START DATA RECORDS
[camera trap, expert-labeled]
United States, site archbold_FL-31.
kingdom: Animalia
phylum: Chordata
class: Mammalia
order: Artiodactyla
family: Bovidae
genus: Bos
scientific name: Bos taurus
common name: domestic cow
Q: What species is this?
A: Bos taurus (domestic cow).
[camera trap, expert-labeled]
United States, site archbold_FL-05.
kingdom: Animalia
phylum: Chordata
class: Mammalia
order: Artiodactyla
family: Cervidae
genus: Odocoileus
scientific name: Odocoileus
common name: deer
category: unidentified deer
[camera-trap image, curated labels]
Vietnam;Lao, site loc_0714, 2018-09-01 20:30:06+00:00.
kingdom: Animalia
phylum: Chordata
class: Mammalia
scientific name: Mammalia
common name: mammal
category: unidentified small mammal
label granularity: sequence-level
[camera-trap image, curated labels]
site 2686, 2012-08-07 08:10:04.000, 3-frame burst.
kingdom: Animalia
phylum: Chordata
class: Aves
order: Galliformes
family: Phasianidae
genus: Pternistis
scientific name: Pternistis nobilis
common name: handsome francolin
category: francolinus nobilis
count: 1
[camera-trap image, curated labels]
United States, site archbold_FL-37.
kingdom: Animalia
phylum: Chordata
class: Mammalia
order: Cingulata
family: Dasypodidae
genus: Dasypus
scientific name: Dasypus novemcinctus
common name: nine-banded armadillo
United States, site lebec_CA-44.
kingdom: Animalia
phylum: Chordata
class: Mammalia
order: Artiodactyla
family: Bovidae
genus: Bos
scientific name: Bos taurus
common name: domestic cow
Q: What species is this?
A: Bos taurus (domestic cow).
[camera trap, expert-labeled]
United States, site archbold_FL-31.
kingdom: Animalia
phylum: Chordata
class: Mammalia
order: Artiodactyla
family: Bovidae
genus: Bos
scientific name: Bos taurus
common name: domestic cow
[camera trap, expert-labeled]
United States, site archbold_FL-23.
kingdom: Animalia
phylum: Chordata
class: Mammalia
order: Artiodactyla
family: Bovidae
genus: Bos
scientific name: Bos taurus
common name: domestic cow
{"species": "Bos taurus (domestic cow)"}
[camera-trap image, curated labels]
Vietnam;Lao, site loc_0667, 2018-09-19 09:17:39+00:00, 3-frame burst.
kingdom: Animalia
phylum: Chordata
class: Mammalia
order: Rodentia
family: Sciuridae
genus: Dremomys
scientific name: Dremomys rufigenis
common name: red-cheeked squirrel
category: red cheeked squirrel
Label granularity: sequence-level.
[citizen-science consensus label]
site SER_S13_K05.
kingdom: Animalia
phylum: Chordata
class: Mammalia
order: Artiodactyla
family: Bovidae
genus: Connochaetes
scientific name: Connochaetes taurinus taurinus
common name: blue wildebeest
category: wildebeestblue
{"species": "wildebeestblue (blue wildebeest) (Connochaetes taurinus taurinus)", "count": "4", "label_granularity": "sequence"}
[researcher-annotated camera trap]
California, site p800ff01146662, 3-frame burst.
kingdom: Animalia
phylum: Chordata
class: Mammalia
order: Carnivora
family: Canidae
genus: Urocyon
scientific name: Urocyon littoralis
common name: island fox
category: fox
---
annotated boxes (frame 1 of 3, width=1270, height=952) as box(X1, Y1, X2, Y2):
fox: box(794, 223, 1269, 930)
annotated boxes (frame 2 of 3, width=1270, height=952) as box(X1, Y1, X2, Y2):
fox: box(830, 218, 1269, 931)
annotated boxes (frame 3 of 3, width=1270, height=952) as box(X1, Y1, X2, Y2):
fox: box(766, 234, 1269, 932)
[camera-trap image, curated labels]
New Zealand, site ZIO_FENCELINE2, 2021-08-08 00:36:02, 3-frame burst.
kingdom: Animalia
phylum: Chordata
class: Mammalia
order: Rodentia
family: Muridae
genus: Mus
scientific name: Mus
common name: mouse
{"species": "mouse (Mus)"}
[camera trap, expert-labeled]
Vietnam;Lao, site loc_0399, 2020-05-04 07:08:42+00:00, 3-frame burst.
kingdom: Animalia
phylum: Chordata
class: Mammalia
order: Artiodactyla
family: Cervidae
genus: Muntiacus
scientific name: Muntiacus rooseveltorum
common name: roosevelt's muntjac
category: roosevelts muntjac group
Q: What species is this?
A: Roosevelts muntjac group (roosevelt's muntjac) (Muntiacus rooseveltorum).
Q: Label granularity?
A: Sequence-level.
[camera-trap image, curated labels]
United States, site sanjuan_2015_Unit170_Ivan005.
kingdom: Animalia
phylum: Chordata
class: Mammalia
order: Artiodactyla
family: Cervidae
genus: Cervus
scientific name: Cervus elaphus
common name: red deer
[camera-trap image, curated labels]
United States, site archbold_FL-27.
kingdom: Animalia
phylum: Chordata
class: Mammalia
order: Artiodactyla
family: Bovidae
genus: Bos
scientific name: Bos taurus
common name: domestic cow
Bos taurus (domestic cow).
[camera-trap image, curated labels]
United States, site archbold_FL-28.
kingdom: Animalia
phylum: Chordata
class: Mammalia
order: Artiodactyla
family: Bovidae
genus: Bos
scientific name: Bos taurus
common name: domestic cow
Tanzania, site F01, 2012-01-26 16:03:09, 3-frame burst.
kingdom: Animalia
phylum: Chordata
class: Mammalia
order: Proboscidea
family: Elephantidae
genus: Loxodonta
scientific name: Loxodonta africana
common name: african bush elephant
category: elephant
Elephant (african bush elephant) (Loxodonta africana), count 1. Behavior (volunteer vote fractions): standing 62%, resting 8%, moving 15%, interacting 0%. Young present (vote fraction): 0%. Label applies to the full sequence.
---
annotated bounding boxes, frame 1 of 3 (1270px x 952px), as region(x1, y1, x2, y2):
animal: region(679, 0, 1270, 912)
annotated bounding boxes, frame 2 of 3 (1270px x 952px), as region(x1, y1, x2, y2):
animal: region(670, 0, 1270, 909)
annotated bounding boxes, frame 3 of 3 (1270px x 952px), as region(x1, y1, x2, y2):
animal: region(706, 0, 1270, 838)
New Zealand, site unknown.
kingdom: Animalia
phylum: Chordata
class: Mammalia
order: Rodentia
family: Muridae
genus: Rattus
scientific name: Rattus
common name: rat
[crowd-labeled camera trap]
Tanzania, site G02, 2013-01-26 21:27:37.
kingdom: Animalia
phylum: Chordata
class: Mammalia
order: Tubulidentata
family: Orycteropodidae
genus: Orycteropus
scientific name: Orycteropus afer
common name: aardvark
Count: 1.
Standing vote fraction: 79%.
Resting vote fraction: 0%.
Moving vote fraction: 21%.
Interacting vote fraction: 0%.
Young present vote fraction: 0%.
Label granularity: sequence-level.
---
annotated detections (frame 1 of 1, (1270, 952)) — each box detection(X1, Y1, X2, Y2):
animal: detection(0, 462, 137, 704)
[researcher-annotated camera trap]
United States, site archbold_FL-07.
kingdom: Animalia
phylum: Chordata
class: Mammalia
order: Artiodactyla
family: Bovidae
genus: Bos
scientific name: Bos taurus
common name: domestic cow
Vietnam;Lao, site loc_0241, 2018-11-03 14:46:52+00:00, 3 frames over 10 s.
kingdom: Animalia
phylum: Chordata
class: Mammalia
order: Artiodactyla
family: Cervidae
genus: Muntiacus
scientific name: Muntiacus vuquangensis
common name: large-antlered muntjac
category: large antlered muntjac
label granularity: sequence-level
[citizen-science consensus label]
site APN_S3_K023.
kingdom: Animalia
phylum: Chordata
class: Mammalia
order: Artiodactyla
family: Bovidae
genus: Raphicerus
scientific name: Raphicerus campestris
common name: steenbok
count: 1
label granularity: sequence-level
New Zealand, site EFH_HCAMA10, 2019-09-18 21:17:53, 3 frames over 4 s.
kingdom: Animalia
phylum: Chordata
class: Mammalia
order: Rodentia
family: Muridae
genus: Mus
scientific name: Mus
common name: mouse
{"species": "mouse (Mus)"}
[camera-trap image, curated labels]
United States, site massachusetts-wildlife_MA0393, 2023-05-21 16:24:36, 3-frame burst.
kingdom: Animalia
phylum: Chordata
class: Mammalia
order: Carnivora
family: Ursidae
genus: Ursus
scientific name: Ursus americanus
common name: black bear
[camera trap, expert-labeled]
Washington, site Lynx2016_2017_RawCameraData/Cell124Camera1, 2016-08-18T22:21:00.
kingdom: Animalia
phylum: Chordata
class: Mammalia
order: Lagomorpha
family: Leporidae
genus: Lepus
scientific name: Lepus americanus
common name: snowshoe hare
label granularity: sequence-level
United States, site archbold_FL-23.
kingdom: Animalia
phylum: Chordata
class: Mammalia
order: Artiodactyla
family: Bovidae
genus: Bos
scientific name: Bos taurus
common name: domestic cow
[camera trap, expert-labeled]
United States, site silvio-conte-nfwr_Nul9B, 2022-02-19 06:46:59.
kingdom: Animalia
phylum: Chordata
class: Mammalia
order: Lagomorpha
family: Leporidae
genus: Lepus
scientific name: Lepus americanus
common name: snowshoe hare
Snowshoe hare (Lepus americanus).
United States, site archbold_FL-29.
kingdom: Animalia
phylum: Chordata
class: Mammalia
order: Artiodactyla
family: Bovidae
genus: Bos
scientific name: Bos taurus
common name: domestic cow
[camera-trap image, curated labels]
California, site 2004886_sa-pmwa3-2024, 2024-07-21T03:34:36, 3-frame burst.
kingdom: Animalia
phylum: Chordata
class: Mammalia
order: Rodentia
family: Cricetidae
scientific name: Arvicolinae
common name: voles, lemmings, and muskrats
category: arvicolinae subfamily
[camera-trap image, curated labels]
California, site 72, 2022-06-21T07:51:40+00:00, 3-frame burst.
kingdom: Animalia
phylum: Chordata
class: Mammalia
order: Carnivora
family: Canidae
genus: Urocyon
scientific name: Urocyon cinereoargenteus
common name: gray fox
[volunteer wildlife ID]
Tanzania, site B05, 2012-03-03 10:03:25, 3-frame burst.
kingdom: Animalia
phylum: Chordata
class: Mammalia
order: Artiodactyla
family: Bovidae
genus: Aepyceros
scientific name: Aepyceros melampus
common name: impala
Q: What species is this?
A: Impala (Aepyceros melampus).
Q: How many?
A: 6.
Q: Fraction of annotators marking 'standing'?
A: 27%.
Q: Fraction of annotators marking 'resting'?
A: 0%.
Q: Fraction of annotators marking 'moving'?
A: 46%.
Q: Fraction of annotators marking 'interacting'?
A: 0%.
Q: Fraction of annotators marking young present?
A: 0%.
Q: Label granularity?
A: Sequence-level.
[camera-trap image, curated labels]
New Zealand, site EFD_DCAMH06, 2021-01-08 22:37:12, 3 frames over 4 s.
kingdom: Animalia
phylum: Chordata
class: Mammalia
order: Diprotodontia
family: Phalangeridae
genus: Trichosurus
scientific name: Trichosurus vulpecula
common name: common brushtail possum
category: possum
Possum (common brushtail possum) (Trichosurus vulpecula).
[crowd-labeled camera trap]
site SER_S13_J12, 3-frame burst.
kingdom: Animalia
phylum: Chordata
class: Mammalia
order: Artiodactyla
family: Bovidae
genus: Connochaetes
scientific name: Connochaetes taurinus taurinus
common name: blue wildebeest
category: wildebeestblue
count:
END DATA RECORDS
> _AIM OF THE EXERCISE_
Repeat, exactly as they stand above, the lines from the line with "A: Impala (Aepyceros melampus)." to the line with "Q: Fraction of annotators marking 'interacting'?", both lines included.

> _RESULT_
A: Impala (Aepyceros melampus).
Q: How many?
A: 6.
Q: Fraction of annotators marking 'standing'?
A: 27%.
Q: Fraction of annotators marking 'resting'?
A: 0%.
Q: Fraction of annotators marking 'moving'?
A: 46%.
Q: Fraction of annotators marking 'interacting'?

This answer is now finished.